[Stored data]
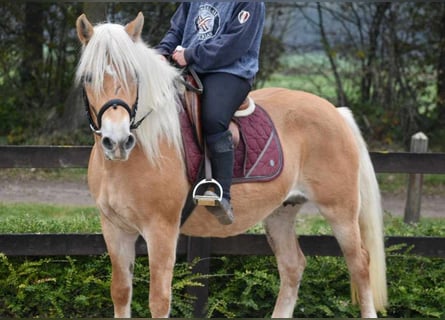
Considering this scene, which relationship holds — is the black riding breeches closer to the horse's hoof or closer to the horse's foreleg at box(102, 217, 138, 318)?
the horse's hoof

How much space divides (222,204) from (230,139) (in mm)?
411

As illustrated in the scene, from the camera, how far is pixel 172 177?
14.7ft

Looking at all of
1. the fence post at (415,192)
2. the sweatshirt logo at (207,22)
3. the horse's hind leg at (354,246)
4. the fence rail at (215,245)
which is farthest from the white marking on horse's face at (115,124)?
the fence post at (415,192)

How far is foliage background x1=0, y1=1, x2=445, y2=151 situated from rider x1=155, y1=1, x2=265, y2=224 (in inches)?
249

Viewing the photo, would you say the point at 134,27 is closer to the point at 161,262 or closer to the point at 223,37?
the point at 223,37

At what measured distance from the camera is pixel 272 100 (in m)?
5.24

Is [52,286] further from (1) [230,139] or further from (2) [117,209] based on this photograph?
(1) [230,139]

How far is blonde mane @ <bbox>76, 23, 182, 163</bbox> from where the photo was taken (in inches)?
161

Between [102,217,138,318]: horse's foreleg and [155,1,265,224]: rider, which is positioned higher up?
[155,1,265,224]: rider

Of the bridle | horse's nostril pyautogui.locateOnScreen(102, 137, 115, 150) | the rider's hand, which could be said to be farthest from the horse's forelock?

* * *

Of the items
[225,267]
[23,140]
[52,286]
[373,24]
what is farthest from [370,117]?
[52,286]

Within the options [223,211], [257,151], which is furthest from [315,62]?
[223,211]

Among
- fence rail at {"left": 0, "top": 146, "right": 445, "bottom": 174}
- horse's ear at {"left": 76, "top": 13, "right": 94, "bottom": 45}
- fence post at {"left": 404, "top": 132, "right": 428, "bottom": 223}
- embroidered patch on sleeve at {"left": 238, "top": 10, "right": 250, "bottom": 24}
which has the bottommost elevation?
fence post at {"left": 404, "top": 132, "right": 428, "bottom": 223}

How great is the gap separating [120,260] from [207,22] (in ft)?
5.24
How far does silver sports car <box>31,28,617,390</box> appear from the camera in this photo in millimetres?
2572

[Problem to work on]
From the stored data above, copy out each line that contains the word "post".

[Complete output]
1. the fence post at (415,192)
the fence post at (415,192)
- fence post at {"left": 404, "top": 132, "right": 428, "bottom": 223}
fence post at {"left": 404, "top": 132, "right": 428, "bottom": 223}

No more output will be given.